Of course, knowledge of the law will not hurt an information security specialist, but it will not help much either. Well, unless you are lucky enough to settle down in a thick office, where there is a whole IS division and there is a division into specializations.
In general, IS is very similar to the administration - there are also "many-armed many-legged", and there are more of them in IS - even an office of medium thickness does not always allow itself to hire a separate IS specialist, and even more so several. There are also specializations. There is also some completely incomprehensible romanticization of the profession (although in fact, IB, especially if you are a multi-armed many-legged - it is somewhat reminiscent of the work of a sewer - you constantly have to deal with not the best aspects of human life). It's also full of dumb, unintellectual, repetitive work.
Well, besides, the IB-shnik usually controls the work of admins - that is, you need to know the work of the admin no worse than the admins themselves - otherwise they will frankly laugh at you :)

Everything is elementary.
In order to become an Information Security Specialist, one must first become an Information Technology Specialist. This is where you start.
And how - you choose. Options
- Second education, starting with a bachelor's degree. The most direct way.
- Self-education - practically from scratch. Everyone thinks they can do it. Yeah. Well, try it. Then you will tell how in what month you ran out of fuse.
- Courses. Not much different from the second, and in the absence of a base - even for the worse.
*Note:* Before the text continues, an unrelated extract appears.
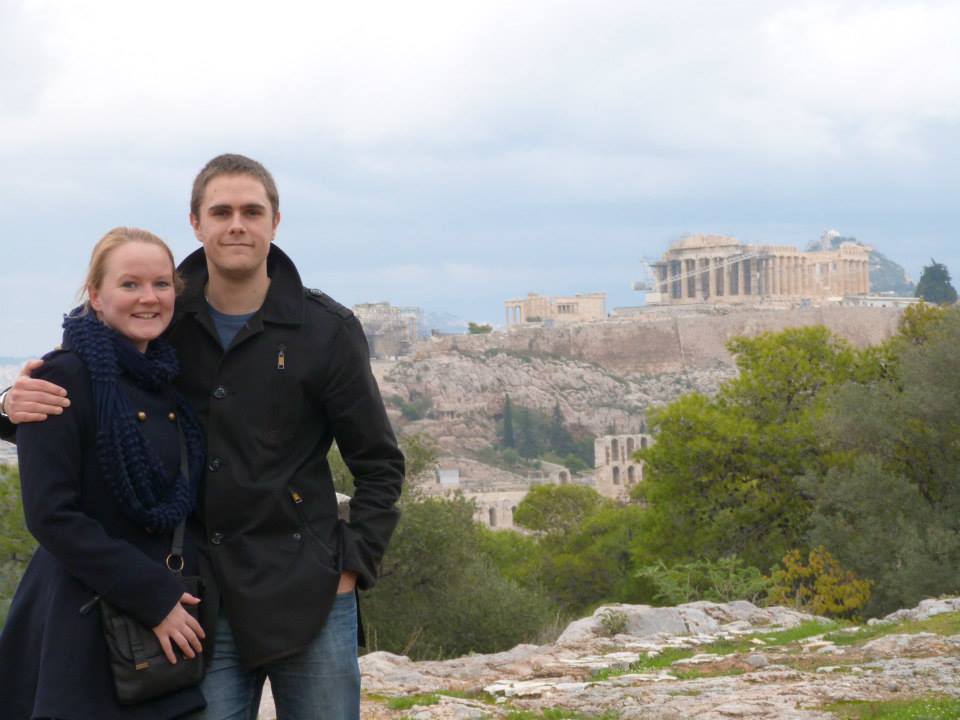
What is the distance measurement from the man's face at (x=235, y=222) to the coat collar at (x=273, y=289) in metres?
0.12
By and large, the second and third options can and should be considered as an additionto the first. Without the first, you will not be accepted into any serious office. No matter how brilliant you are - simply because in some "papers" (see below), such a requirement is written directly.
True, there is one role in IS - drawing up all kinds of pieces of paper, reconciliation of regulations, checking for compliance with laws and by-laws, and finally - subsequent verification of the compliance of realities with these pieces of paper. IT professionals hate this job with a fierce hatred, but for you, with your basic legal, it may suit. Try to get a job in some state office or bank for such a position. If, of course, it "warms".
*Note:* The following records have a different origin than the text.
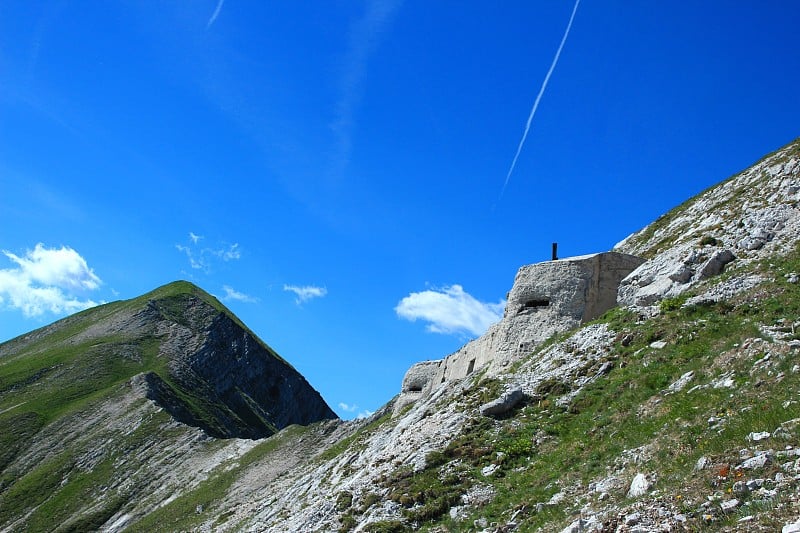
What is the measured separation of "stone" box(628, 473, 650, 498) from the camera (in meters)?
13.5

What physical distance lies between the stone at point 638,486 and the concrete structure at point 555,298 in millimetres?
15614

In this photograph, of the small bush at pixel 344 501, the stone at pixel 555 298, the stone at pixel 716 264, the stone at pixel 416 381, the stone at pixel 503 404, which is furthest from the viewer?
the stone at pixel 416 381

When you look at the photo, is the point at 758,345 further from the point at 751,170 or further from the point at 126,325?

If you don't have much time to study, it's better to finish your studies. Knowledge and a diploma can come in handy.
As already mentioned above, it is necessary to study IT-technologies. Those. you need to know how a computer works at all levels - from assembler and controllers to theoretical concepts. Moreover, you need to know this not thoroughly, but at least at the level of understanding how it works. For example, MeltDown cannot be understood without knowledge of assembler.
You need to know how networks work - also not thoroughly, but at the level of general ideas. Same at all levels.
And for this case - you need to know mathematics well.
Education can also be obtained at a university - but not in every way. Or in courses - but also far from everyone. Self-education is necessary in any case; if only because technology changes, so that knowledge becomes obsolete.

Option 3. The university will not give you the necessary knowledge, you will still need to educate yourself.